How best to add structural complexity to cloud microphysics parameterization schemes?

Bulk cloud microphysics parameterization schemes represent highly complex cloud and precipitation particle distributions via moments of these distributions (e.g. liquid water content, number concentration) that are evolved in time via simple relationships. These schemes are thus gross approximations of an arbitrarily complex natural system, and these approximations result in forecast error in numerical weather models. A flexible rain microphysics parameterization, the Bayesian Observationally-constrained Statistical-physical Scheme (BOSS) has been developed that is capable of evolving any choice of drop-size distribution moments using a series of power laws to represent cloud microphysical processes such as evaporation, droplet collision-coalescence and breakup.

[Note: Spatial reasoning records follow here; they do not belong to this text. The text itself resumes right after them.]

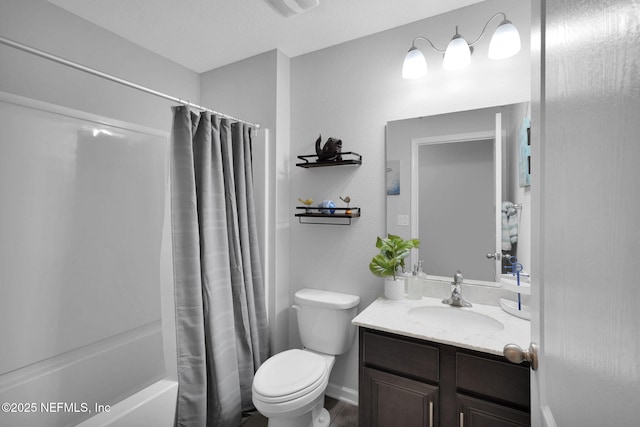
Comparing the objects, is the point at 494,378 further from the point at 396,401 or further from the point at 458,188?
the point at 458,188

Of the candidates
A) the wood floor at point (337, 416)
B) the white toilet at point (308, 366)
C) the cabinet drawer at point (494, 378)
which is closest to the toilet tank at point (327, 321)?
the white toilet at point (308, 366)

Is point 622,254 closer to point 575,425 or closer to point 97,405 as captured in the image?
point 575,425

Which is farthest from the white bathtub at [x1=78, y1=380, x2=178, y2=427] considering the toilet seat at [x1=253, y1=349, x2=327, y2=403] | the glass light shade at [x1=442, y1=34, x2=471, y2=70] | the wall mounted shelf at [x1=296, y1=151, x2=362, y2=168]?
the glass light shade at [x1=442, y1=34, x2=471, y2=70]

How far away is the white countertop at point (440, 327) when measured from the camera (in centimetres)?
125

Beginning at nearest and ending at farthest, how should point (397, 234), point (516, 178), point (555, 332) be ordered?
1. point (555, 332)
2. point (516, 178)
3. point (397, 234)

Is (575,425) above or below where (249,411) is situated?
above

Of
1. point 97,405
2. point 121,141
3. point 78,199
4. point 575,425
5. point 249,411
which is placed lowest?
point 249,411

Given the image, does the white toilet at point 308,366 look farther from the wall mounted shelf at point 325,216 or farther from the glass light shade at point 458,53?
the glass light shade at point 458,53


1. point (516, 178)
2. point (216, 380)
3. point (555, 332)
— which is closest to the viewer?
point (555, 332)

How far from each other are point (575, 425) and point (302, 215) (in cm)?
180

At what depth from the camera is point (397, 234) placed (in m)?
1.93

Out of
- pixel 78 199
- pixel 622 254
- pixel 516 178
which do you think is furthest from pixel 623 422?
pixel 78 199

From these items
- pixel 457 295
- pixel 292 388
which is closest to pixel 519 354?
pixel 457 295

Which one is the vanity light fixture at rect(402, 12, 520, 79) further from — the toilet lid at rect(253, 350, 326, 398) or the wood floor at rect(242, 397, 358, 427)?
the wood floor at rect(242, 397, 358, 427)
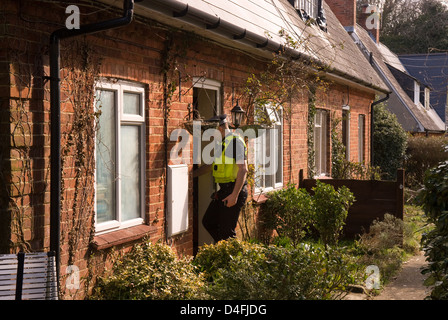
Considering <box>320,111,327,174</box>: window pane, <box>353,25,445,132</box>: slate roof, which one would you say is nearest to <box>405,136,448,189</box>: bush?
<box>353,25,445,132</box>: slate roof

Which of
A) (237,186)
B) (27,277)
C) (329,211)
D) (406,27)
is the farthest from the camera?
(406,27)

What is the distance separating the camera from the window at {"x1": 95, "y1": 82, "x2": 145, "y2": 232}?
5.70 m

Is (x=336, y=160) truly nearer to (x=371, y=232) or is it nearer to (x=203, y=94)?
(x=371, y=232)

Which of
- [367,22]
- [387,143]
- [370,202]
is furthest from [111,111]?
[367,22]

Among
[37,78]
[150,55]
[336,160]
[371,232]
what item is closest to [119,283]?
[37,78]

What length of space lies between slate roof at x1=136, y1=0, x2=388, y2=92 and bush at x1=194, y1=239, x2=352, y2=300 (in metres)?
2.62

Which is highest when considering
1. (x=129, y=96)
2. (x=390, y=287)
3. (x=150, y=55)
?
(x=150, y=55)

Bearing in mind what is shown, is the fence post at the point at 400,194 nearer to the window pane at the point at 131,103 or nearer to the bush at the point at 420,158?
the window pane at the point at 131,103

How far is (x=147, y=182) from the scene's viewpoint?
641 cm

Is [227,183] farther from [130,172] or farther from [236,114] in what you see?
[130,172]

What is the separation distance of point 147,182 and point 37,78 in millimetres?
2007

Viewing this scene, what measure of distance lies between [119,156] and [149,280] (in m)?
1.33

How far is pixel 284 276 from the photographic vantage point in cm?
473

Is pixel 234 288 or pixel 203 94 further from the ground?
pixel 203 94
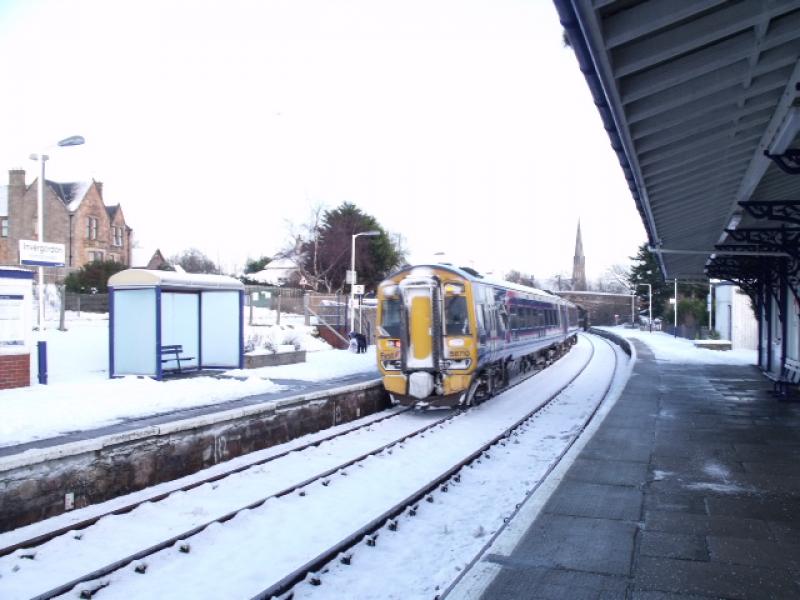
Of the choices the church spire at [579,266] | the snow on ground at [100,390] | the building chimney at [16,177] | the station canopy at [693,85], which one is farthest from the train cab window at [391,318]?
the church spire at [579,266]

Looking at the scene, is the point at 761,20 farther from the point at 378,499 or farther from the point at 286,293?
the point at 286,293

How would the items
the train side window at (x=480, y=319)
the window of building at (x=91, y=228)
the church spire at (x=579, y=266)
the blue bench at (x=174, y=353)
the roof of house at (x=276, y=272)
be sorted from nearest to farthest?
1. the train side window at (x=480, y=319)
2. the blue bench at (x=174, y=353)
3. the window of building at (x=91, y=228)
4. the roof of house at (x=276, y=272)
5. the church spire at (x=579, y=266)

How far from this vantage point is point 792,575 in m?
4.83

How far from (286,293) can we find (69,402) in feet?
62.7

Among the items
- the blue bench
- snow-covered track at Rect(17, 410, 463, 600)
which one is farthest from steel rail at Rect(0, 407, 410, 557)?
the blue bench

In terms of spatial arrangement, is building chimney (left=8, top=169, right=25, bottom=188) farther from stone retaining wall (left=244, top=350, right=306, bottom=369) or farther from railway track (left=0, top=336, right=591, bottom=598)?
railway track (left=0, top=336, right=591, bottom=598)

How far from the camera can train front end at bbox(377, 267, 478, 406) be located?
46.2 feet

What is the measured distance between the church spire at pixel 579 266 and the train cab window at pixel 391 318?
411ft

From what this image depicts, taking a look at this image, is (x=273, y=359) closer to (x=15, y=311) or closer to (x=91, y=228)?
(x=15, y=311)

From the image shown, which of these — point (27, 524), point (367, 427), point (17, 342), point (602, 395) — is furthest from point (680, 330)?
point (27, 524)

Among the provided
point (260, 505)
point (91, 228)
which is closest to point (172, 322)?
point (260, 505)

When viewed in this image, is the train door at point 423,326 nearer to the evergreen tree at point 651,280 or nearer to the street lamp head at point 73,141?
the street lamp head at point 73,141

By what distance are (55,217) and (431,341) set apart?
38.9m

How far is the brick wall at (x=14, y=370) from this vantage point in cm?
1252
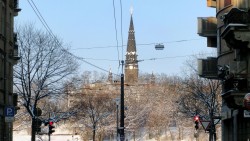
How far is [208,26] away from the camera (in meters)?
34.6

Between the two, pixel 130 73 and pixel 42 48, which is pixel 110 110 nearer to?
pixel 42 48

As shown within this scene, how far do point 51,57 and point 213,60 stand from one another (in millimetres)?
17510

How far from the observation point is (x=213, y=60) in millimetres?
34500

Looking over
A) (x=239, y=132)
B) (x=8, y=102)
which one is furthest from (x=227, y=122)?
(x=8, y=102)

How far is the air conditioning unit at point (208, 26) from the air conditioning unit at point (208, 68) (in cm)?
148

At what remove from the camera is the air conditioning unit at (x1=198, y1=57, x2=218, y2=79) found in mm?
34219

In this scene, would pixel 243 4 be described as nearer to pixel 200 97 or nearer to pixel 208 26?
pixel 208 26

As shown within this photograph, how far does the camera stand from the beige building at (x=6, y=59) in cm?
3414

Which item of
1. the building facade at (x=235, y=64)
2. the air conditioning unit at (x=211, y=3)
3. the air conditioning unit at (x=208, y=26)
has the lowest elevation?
the building facade at (x=235, y=64)

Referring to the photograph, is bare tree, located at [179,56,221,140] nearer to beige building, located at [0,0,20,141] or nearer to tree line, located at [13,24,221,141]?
tree line, located at [13,24,221,141]

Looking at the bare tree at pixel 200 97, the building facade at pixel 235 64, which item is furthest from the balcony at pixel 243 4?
the bare tree at pixel 200 97

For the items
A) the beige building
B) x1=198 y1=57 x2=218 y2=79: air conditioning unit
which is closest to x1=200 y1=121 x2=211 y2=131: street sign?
x1=198 y1=57 x2=218 y2=79: air conditioning unit

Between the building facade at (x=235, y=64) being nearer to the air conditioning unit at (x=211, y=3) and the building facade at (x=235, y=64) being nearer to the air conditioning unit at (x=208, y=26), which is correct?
the air conditioning unit at (x=208, y=26)

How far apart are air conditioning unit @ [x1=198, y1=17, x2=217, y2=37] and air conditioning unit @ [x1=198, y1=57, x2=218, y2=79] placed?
4.84ft
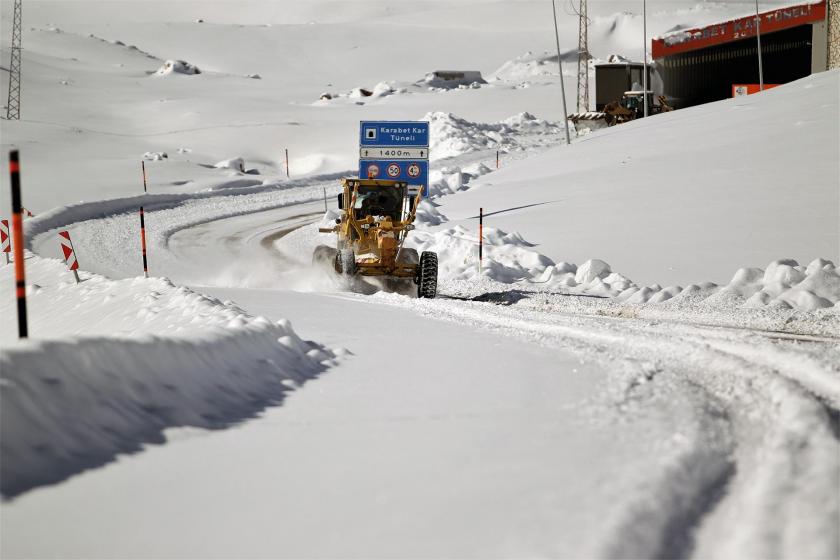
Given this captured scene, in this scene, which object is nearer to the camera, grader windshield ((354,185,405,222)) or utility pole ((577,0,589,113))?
grader windshield ((354,185,405,222))

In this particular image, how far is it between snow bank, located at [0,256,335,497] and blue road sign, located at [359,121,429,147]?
15082 millimetres

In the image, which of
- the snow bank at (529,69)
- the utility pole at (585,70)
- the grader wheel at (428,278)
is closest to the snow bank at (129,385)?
the grader wheel at (428,278)

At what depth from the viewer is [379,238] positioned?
49.4 ft

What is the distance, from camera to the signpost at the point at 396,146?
22.2 meters

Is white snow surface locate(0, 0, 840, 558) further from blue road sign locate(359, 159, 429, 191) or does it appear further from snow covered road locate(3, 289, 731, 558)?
blue road sign locate(359, 159, 429, 191)

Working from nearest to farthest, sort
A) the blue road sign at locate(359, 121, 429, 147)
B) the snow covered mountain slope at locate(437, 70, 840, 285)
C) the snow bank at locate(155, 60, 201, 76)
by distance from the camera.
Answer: the snow covered mountain slope at locate(437, 70, 840, 285)
the blue road sign at locate(359, 121, 429, 147)
the snow bank at locate(155, 60, 201, 76)

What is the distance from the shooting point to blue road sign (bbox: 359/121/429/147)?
872 inches

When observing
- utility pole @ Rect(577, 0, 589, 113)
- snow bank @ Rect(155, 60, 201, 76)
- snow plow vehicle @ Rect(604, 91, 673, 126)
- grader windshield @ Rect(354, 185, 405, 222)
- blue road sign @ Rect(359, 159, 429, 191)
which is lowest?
grader windshield @ Rect(354, 185, 405, 222)

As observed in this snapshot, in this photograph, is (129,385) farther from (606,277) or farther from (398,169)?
(398,169)

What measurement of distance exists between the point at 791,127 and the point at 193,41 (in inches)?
5653

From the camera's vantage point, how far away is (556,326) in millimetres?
9195

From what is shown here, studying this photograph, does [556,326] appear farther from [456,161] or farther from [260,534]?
[456,161]

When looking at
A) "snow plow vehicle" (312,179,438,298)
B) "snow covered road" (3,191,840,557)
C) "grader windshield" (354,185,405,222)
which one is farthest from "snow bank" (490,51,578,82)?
"snow covered road" (3,191,840,557)

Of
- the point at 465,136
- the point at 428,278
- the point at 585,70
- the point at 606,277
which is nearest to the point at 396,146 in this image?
the point at 428,278
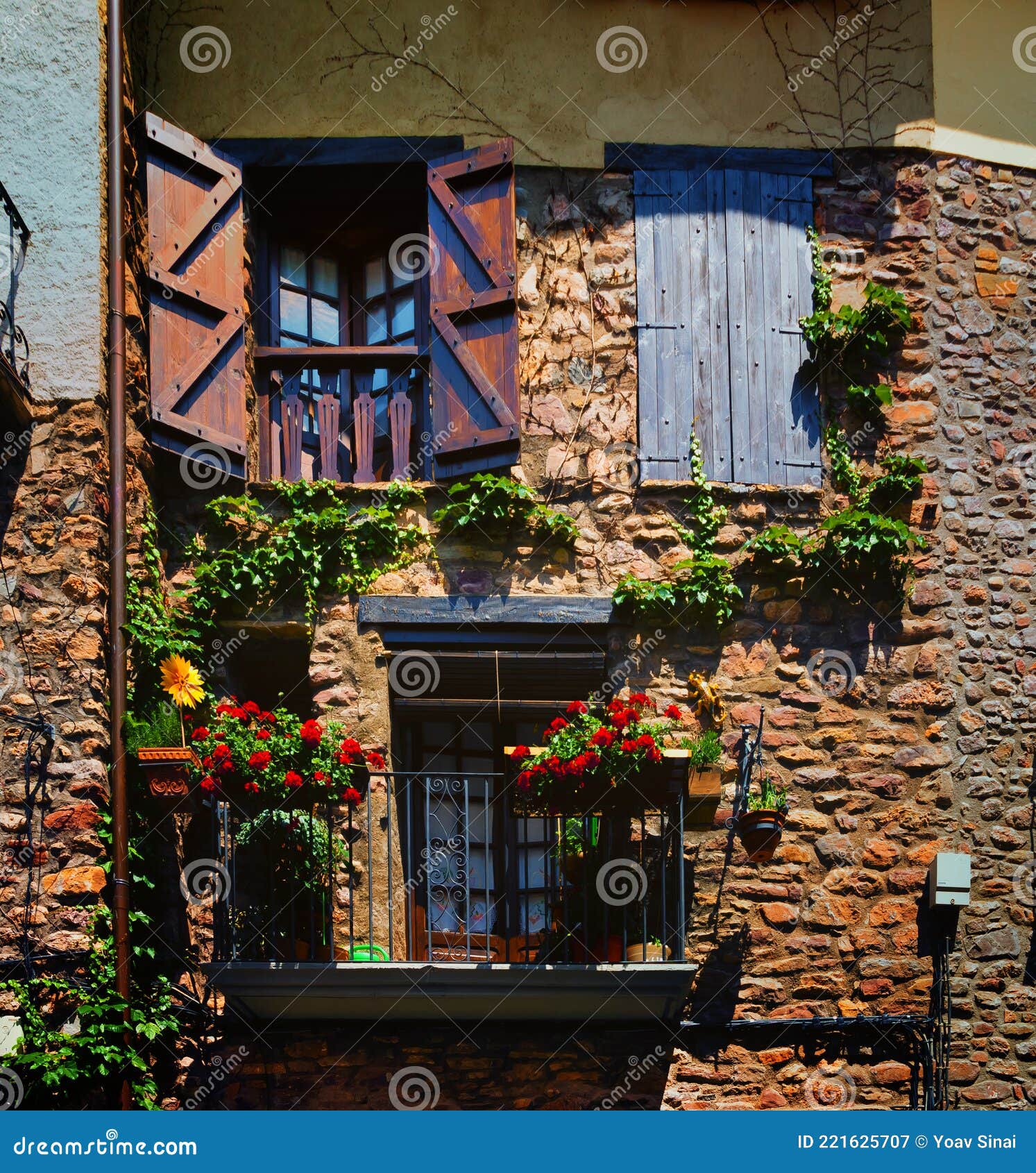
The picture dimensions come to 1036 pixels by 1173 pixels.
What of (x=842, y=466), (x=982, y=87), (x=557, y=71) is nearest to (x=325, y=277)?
(x=557, y=71)

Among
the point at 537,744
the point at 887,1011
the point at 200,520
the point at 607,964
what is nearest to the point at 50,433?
the point at 200,520

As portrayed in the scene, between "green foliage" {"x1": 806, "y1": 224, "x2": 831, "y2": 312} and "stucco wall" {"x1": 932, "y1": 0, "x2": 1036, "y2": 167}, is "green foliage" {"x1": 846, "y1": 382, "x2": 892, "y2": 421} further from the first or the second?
"stucco wall" {"x1": 932, "y1": 0, "x2": 1036, "y2": 167}

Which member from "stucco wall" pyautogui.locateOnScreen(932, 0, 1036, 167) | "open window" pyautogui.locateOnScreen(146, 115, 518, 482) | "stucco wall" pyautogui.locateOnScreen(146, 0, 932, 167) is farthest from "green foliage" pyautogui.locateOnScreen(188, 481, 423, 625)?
"stucco wall" pyautogui.locateOnScreen(932, 0, 1036, 167)

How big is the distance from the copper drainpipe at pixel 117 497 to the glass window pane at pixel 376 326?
1.70 meters

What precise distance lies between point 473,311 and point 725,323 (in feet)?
4.79

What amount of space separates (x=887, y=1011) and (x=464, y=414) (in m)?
3.90

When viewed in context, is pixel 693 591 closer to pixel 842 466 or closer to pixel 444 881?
pixel 842 466

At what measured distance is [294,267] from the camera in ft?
35.0

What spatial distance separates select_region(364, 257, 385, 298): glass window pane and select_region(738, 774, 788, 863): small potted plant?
3.78m

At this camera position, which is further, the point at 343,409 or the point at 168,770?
the point at 343,409

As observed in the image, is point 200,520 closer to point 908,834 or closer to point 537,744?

The complexity of BOSS can therefore be altered either by changing the number and choice of prognostic drop size distribution moments, or by changing the number of power law terms that represent microphysical processes. In either case, increased complexity results in an increase in the numbers of free parameters to fit to observations, e.g. via Markov Chain Monte Carlo (MCMC) sampling. However, we find that increasing scheme complexity by adding prognostic moments is of more value than by adding power law terms, owing to natural co-variability of drop-size distribution moments. Furthermore, when a single power law is used, MCMC-based estimation of the model parameters is greatly simplified because the underlying parameter probability distribution more closely resembles a Gaussian distribution.